Français de 33 ans, voyageur, curieux, j'ai décidé de m'installer quelques temps au Brésil.
Mais cela ne s'est pas passé exactement comme je le voulais...
Piqué par un moustique qui colportait une version rarissime et gravissime du Chikungunya, j’ai fait une méningo-encéphalo-myélite (cerveau, cervelet et moelle épinière touchés).
Toutes mes connexions neurologiques ont été déconnectées.
Pendant mon coma, j'étais sur le point de mourir pour une raison différente chaque jour. Chaque jour pendant 2 semaines, on disait à mes parents qu'il fallait se préparer à me dire au revoir.

Je me suis réveillé tétraplégique (ou « tétraparétique » puisque finalement, cela n'a pas duré)... mais aujourd'hui je remarche à peu près droit malgré un syndrome cérébelleux qui tend à disparaître avec le temps...
Considéré comme fort d'esprit par mes proches et de composition athlétique, j'ai eu la chance de pouvoir jouer de ces atouts afin de surmonter une des grandes épreuves que peut mettre la vie sur votre chemin. J'aimerais transformer cette épreuve surmontée en message d'espoir pour chacun à travers un livre déjà bien avancé désormais et disponible en prévente sur KICKSTARTER. Et je voudrais faire de cet évènement malheureux quelque-chose de positif, pour moi comme pour vous.

Pendant ces quelques mois, après m'être remis psychologiquement, j'ai gardé le silence pour ne pas faire de cette histoire l'élément central de ma vie, mais aujourd'hui, nous avons été confinés à cause d'un autre virus et risquons de l'être à nouveau. Et un grand nombre de personnes passent par l'épreuve du coma à cause de ce virus, bien que eux sachent pourquoi on les plonge dans le coma.

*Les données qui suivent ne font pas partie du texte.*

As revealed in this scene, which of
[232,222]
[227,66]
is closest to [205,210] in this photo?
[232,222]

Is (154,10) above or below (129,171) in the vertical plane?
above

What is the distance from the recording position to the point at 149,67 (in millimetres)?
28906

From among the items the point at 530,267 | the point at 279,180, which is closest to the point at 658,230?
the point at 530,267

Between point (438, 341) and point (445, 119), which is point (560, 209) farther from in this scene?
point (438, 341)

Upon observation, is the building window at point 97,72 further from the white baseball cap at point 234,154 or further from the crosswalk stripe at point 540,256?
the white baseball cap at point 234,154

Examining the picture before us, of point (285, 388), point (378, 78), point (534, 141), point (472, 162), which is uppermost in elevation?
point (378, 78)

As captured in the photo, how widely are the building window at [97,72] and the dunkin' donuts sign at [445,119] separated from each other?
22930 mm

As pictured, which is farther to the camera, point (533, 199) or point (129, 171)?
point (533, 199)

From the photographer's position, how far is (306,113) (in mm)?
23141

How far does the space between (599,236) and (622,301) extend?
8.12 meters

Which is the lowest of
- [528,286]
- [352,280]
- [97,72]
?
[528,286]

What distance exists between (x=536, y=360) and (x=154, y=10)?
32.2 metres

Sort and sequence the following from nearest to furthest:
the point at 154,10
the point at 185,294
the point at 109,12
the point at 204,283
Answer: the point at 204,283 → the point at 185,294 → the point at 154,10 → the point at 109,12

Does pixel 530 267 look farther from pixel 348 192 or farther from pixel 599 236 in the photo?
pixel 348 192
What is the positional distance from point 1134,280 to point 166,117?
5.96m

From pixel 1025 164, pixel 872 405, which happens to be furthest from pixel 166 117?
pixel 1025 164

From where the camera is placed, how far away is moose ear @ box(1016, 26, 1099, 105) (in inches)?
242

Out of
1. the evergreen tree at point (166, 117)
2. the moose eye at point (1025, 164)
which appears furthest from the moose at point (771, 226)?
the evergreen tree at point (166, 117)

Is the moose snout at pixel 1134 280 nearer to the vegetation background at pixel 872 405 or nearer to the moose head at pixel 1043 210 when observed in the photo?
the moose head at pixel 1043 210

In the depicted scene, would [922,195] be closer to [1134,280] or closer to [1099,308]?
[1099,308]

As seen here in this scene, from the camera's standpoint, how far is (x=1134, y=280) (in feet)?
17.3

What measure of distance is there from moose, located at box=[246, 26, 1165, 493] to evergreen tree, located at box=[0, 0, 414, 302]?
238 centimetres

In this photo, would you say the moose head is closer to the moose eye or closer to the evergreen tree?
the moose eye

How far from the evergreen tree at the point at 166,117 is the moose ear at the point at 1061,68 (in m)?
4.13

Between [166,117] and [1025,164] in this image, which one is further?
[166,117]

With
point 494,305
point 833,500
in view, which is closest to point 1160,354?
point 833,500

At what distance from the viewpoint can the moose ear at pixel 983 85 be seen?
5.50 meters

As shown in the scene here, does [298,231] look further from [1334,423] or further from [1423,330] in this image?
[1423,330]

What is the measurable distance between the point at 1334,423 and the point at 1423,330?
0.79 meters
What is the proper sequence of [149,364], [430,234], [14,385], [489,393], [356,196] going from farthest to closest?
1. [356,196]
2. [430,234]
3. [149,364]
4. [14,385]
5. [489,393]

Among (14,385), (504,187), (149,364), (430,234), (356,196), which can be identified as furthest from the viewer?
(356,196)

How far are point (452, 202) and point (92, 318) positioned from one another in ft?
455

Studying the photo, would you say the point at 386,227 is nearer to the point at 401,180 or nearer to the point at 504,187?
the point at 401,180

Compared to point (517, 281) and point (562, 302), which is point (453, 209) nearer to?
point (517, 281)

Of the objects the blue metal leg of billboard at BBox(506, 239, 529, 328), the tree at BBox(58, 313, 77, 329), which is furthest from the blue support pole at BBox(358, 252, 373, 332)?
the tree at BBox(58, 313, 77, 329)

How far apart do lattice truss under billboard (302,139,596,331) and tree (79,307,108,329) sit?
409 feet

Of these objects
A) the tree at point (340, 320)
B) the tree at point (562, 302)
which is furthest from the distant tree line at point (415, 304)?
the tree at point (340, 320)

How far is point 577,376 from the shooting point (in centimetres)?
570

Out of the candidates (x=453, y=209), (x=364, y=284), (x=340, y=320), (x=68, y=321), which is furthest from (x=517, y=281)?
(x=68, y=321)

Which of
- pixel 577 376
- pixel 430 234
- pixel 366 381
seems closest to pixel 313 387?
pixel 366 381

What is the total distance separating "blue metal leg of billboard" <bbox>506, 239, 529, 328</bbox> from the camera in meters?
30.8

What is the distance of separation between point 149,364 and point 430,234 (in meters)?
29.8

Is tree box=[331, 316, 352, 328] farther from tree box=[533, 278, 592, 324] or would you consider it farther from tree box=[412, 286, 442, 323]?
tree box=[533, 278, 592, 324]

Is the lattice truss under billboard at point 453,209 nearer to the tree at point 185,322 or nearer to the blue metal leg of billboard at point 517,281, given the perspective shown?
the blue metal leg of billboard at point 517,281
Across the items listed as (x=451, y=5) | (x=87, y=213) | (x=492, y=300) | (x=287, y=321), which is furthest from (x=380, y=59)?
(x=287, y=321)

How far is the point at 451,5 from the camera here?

Ceux qui survivent passent ensuite par l'épreuve de la récupération de la motricité. Ce par quoi je suis passé. Accompagné de troubles neurologiques tels que les douleurs neuropathiques, l'incapacité d'uriner nécessitant aujourd'hui l'auto-sondage quotidien, les troubles de la concentration et j'en passe. A ceux-là, j'aimerais offrir de l'espoir : on peut récupérer !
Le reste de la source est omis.